Hace ya casi un año, Simja Ester (Shari) Gershan ha estado mirando a los ojos al Ángel de la Muerte, y ha estado sonriendo de vuelta. También ha hablado acerca de ello en su blog de internet, y planea compartir más de su historia en su documental que aparecerá próximamente.

El día posterior a Purim 2008, la madre de cuatro hijos de Nueva Jersey, fue a la sala de emergencias con lo que pensó que era una hernia de disco. Pero los doctores sospecharon. Ellos ordenaron diversos exámenes, que finalmente revelaron siete tumores malignos creciendo en los pulmones y en la espina vertebral de la mujer de 41 años.

Ella podía aferrarse a la idea de que Dios la estaba desafiando o podía transformarse en una víctima. Gershan eligió lo primero.

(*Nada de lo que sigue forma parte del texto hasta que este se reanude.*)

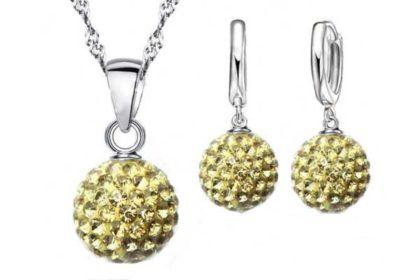 Schmuck-Set: 925 Sterling Silber Halskette mit Kugel-Anhänger gelb sowie Ohrringe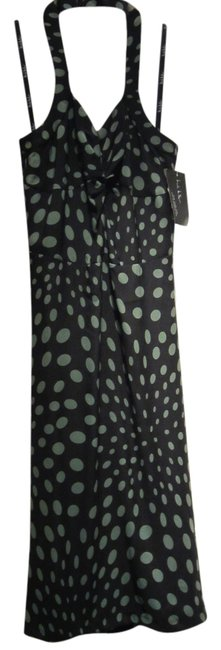 Preload https://item4.tradesy.com/images/nicole-miller-black-with-green-dots-blackgreen-silk-halter-midi-mid-length-cocktail-dress-size-8-m-5641033-0-0.jpg?width=400&height=650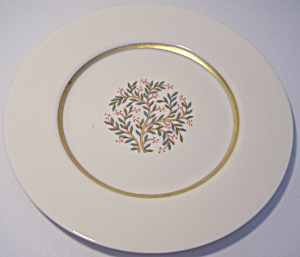 Franciscan Pottery Fine China Freemont Salad Plate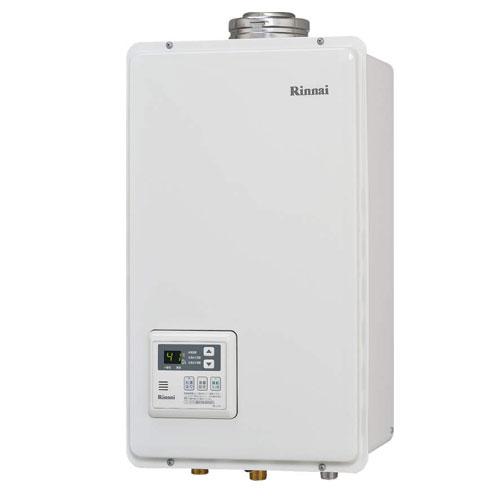 【送料無料】 リンナイ RUX-V2405FFUA ガス給湯専用機 24号 都市ガス・LPG選択可能 FF方式・屋内壁掛型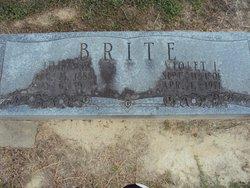 John T Brite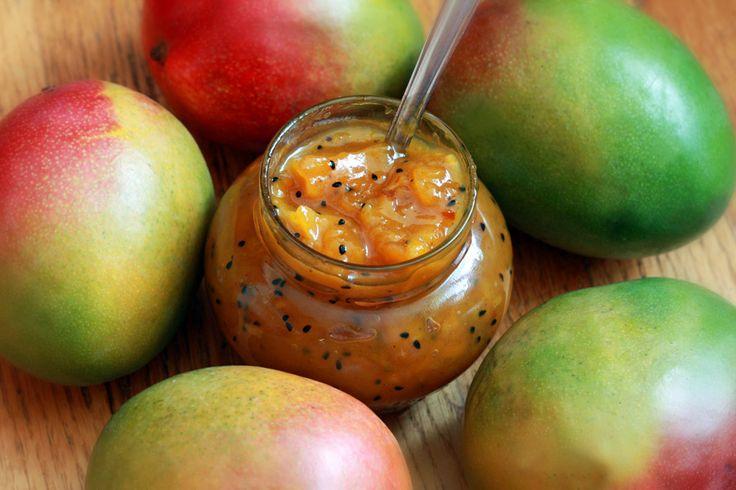 Indian Mango Chutney Recipe - The Daring Gourmet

Siempre saludable, sin haber fumado nunca, la pequeña y vivaz Gershan estaba en estado de shock. Después de esquivar los sentimientos iniciales de furia y desesperación, se dio cuenta de que necesitaba ayuda. Entonces, mientras estaba todavía en la sala de emergencias, telefoneó a un rabino local. Éste la ayudó a ver que tenía una elección que tomar: Ella podía aferrarse a la idea de que Dios la estaba desafiando o podía transformarse en una víctima. Gershan eligió lo primero, aceptando finalmente su diagnóstico de "cáncer avanzado con metástasis" como "el regalo más grande que Dios me ha dado en la vida".

Al otro día, Gershan le envió un e-mail a todas las personas que se cruzaron por su mente, contándoles sobre su diagnóstico y pidiéndoles plegarias y apoyo moral. La respuesta fue abrumadora. Yaciendo en una camilla de hospital, Gershan escuchaba mientras su marido Yoni leía los e-mails que llovían en su BlackBerry. “Sentí que Dios me elevaba más y más alto, sosteniéndome por medio de toda esa gente”, dice ella.

Lo más inspirador eran los reportes de acciones de caridad y de bondad hechas en su mérito, desde recitaciones de Salmos y horneo de jalot hasta relaciones enmendadas. “La gente estaba creciendo en su judaísmo sólo por mí”, dice Gershan. Incluso su propio padre, aunque no se consideraba un hombre religioso, comenzó a ponerse Tefilín.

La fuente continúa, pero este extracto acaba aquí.